----- EXTRAIT CHOISI -----

Cela rend l’usage du référendum pertinent pour des questions locales uniquement (comme NDDL à Nantes), ou à la rigueur des référendums d’autodétermination. Mais croire qu’on peut en faire un usage régulier est une illusion qui traduit comme le dit Jean-Pierre Denis un pouvoir faible, qui au lieu d’assumer le mandat que ses électeurs lui ont donné, se défausse sur la croyance que la question peut être tranchée par le recours à une consultation populaire.
Des pouvoirs faibles choisissent de se défausser. Incapables d’assumer, d’écouter ou d’expliquer, enfermés dans leurs calculs boutiquiers, ils en appellent à l’opinion au lieu d’endosser les responsabilités que les citoyens leur ont confiées. Le recours au peuple est devenu une forme de mépris du peuple. Pour ceux qui demeurent attachés aux vertus publiques, là est la défaite. La crise que traversent depuis quelques jours les travaillistes comme les conservateurs le prouve : le référendum n’a pas retrempé la politique britannique, il l’a fait exploser. Uni, le royaume l’est moins que jamais.
Jean Pierre Denis
Enfin, le référendum aggrave l’illusion (déjà existante dans une démocratie représentative) que le Peuple ferait forcément le bon choix ou, pour le dire autrement, que le choix de la majorité est forcément le bon. Évidemment, les exemples historiques qui contredisent cela sont légion. Il y a près de deux siècles Alexis de Tocqueville mettait déjà en garde contre la tyrannie de la majorité. Les référendums en Suisse facilitent le repli culturel de cette société, avec comme exemple l’interdiction des minarets en 2009. Est-il besoin de rappeler qu’Hitler (comme Mussolini) bénéficiât longtemps d’un large soutien populaire, que Pinochet fut accueilli en héros à son retour de Londres en 2000 et qu’en mars 2012, des russes défilèrent dans les rues de Moscou avec des portraits de Staline ? Faut-il se souvenir que c’est la chambre du Front Populaire qui vota les pleins pouvoirs à Pétain, le 10 juin 1940 ? Doit-on rappeler que Mitterrand imposa l’abolition de la peine de mort contre l’opinion majoritaire de la société française de l’époque ? Faut-il reparler de la montée des nationalismes dans toute l’Europe depuis cinq ans ? Pendant longtemps, la majorité pensa que la Terre était plate et la quasi-totalité des médecins du XIXème siècle considéraient que la masturbation était une pathologie qu’il fallait traiter.

-----

* _OBJECTIF A_: Dans les entrées, recopiez à l'identique le passage qui va de la ligne contenant "From the shooting" jusqu'à la ligne contenant "Answer: the green", ces deux lignes comprises.

----- DONNÉES À TRAITER -----

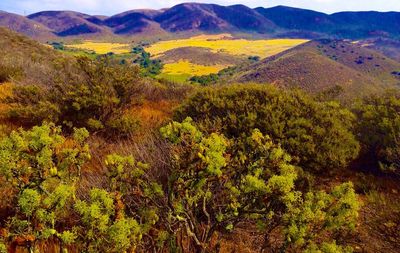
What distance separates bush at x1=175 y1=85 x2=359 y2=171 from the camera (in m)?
8.52

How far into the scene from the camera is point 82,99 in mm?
9891

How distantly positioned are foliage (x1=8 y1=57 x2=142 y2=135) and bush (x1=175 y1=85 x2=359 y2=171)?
6.60 ft

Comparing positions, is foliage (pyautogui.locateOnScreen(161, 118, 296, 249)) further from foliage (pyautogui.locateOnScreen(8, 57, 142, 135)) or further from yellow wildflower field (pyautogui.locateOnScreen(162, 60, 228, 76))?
yellow wildflower field (pyautogui.locateOnScreen(162, 60, 228, 76))

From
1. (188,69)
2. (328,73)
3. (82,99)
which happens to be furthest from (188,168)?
(188,69)

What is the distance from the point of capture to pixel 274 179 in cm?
373

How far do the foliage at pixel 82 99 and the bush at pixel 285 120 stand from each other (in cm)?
201

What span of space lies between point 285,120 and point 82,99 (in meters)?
5.14

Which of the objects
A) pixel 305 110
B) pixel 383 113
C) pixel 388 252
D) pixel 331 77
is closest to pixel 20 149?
pixel 388 252

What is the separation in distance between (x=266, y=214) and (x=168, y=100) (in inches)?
433

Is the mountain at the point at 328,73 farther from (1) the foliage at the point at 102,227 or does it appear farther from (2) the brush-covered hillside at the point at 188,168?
(1) the foliage at the point at 102,227

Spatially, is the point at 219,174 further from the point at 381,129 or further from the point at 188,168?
the point at 381,129

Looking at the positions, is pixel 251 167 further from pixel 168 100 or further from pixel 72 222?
pixel 168 100

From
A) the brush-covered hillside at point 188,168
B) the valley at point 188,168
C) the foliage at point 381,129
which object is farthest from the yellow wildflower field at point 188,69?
the foliage at point 381,129

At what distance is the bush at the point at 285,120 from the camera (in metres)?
8.52
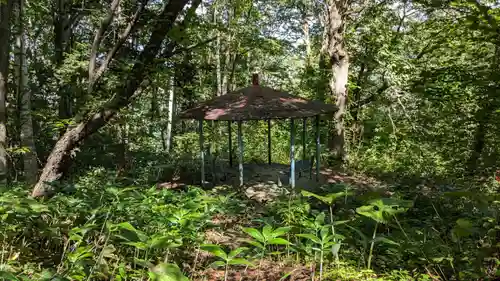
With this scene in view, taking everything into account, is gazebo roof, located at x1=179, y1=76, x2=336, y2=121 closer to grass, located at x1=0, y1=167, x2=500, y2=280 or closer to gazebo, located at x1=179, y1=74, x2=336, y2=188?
gazebo, located at x1=179, y1=74, x2=336, y2=188

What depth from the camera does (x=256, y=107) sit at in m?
8.21

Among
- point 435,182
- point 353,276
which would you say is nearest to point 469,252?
point 353,276

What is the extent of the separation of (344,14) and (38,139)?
34.3ft

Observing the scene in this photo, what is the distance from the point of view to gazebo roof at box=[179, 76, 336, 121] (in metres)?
8.05

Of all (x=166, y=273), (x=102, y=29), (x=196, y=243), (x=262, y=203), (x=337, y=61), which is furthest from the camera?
(x=337, y=61)

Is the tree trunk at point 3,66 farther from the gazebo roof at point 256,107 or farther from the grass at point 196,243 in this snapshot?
the gazebo roof at point 256,107

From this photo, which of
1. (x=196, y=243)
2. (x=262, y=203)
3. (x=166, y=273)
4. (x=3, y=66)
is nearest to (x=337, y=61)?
(x=262, y=203)

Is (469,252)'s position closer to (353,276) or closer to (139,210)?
(353,276)

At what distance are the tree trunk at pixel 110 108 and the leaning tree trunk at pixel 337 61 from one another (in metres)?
7.66

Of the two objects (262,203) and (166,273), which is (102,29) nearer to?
(166,273)

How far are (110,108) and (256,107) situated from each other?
4067 millimetres

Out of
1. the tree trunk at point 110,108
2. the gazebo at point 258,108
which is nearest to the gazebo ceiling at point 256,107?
the gazebo at point 258,108

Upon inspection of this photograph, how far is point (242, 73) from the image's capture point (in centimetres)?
2045

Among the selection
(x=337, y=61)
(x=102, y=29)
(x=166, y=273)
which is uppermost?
(x=337, y=61)
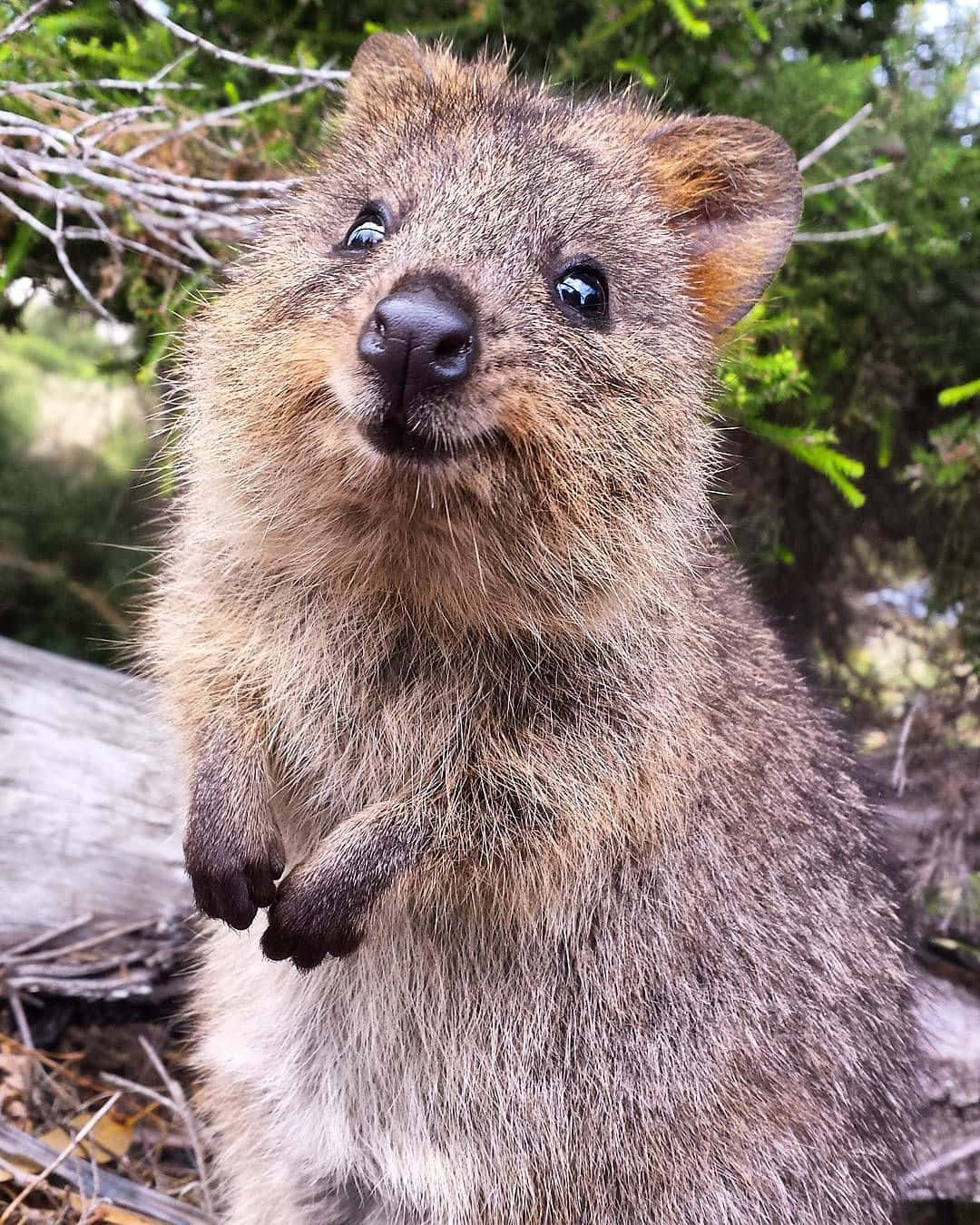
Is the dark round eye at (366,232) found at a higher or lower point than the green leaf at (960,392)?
lower

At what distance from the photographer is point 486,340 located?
7.26 ft

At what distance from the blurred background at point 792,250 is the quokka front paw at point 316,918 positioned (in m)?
1.36

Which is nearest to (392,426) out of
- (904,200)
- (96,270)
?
(96,270)

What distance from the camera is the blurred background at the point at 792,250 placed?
407 centimetres

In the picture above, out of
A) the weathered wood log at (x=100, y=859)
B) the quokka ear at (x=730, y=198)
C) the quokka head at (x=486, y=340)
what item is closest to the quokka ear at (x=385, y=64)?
the quokka head at (x=486, y=340)

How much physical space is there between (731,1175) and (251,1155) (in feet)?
4.68

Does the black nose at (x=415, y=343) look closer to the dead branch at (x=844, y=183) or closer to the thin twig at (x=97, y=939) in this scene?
the dead branch at (x=844, y=183)

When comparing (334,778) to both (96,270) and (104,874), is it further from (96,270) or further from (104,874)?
(96,270)

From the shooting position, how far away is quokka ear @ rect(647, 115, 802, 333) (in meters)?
3.08

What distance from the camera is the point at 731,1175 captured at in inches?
115

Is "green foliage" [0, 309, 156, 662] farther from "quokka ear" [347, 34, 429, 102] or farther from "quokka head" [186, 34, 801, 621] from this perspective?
"quokka head" [186, 34, 801, 621]

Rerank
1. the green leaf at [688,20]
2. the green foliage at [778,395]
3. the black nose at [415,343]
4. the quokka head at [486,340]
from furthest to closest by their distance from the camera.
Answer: the green foliage at [778,395] < the green leaf at [688,20] < the quokka head at [486,340] < the black nose at [415,343]

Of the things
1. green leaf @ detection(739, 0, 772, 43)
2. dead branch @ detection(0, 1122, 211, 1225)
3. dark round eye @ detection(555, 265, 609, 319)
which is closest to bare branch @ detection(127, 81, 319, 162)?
green leaf @ detection(739, 0, 772, 43)

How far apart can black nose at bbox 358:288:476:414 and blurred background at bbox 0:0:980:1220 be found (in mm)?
1701
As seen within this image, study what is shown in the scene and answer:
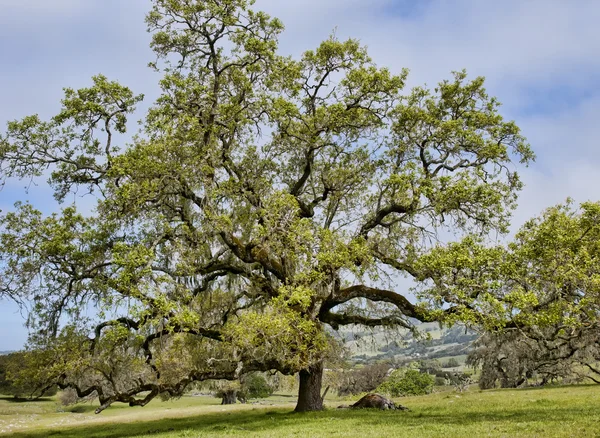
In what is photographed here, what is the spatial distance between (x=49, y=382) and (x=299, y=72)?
2050cm

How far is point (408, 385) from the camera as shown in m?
61.8

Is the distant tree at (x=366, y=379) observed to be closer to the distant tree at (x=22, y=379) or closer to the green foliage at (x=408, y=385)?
the green foliage at (x=408, y=385)

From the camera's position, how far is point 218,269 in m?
26.9

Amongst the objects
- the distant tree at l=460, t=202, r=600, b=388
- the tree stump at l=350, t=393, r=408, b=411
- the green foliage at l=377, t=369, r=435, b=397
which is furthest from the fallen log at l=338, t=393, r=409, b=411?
the green foliage at l=377, t=369, r=435, b=397

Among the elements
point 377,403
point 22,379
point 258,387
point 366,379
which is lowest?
point 258,387

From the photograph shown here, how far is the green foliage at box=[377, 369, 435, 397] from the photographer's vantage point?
61.2 meters

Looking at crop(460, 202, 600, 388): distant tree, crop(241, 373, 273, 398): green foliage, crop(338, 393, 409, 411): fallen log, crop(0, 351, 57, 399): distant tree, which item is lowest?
crop(241, 373, 273, 398): green foliage

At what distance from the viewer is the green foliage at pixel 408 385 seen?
61.2 m

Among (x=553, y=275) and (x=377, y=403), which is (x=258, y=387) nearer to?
(x=377, y=403)

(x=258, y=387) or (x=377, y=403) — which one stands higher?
(x=377, y=403)

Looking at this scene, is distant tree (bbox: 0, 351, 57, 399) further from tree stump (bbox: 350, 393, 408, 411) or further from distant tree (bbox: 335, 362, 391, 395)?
distant tree (bbox: 335, 362, 391, 395)

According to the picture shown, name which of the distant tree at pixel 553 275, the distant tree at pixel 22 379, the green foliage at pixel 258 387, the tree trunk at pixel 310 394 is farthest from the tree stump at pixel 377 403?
the green foliage at pixel 258 387

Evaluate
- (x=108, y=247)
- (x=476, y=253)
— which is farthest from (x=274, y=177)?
(x=476, y=253)

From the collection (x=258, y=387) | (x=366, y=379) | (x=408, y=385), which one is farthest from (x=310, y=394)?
(x=258, y=387)
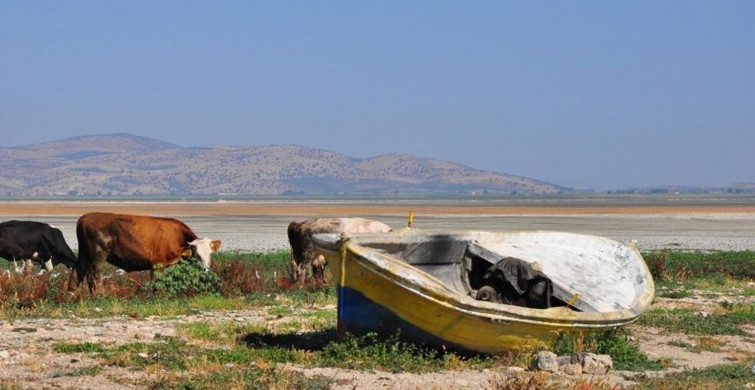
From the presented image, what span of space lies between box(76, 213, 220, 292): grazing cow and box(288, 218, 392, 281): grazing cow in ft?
11.7

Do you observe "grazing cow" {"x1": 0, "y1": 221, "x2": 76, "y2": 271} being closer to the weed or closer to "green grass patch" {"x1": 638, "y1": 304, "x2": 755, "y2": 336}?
the weed

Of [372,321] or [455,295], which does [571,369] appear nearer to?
[455,295]

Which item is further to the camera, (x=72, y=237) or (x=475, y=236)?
(x=72, y=237)

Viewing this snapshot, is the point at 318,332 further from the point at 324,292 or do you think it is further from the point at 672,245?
the point at 672,245

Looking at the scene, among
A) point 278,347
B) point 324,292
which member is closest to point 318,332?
point 278,347

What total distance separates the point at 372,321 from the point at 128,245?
795 centimetres

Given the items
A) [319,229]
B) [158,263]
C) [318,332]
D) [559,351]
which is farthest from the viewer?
[319,229]

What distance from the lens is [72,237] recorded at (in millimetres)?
43500

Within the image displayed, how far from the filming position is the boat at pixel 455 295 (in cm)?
1188

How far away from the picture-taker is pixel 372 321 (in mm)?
12266

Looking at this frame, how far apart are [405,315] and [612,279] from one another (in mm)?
3945

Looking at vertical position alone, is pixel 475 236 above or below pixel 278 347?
above

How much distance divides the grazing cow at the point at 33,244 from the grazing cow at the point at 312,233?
4.66 metres

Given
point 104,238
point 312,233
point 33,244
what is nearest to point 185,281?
point 104,238
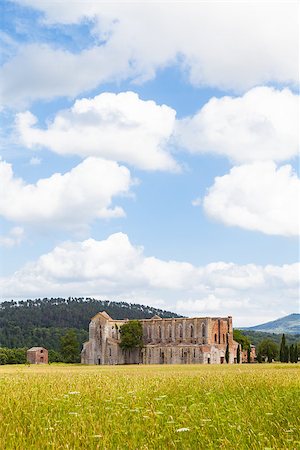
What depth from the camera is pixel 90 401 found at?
15.1 meters

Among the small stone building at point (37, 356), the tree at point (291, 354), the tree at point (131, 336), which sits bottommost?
the small stone building at point (37, 356)

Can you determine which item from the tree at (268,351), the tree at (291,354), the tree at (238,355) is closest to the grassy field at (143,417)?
the tree at (291,354)

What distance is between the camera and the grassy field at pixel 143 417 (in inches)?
420

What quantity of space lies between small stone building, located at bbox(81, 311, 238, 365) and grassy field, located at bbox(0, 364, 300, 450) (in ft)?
350

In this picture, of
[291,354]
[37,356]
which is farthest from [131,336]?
[291,354]

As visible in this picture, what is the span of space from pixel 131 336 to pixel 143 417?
391 feet

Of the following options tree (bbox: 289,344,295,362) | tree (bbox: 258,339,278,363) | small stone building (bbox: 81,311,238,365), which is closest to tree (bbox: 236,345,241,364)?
small stone building (bbox: 81,311,238,365)

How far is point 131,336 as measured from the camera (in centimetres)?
13025

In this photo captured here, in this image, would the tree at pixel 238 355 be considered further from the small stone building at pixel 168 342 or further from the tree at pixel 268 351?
the tree at pixel 268 351

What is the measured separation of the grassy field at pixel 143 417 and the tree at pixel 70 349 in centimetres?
12100

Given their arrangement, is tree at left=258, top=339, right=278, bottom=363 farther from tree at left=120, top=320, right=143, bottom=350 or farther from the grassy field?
the grassy field

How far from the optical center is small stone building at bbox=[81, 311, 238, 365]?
124750mm

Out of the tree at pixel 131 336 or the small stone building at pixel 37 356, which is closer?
the tree at pixel 131 336

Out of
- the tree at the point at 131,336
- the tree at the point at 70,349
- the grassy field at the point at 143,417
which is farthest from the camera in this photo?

-----

* _OBJECTIF B_: D'après l'extrait sur le référendum, contre quoi Alexis de Tocqueville mettait-il déjà en garde il y a près de deux siècles ?

* _CORRIGÉ DE L'EXERCICE A_:
From the shooting position, how far away is quokka ear @ rect(647, 115, 802, 333) (in meters)?
3.08

What distance from the camera is the point at 731,1175 captured at in inches?
115

Is "green foliage" [0, 309, 156, 662] farther from "quokka ear" [347, 34, 429, 102] or farther from "quokka head" [186, 34, 801, 621] from this perspective?
"quokka head" [186, 34, 801, 621]

Rerank
1. the green leaf at [688,20]
2. the green foliage at [778,395]
3. the black nose at [415,343]
4. the quokka head at [486,340]
from furthest to closest by their distance from the camera.
Answer: the green foliage at [778,395] < the green leaf at [688,20] < the quokka head at [486,340] < the black nose at [415,343]

* _CORRIGÉ DE L'EXERCICE B_: Contre la tyrannie de la majorité.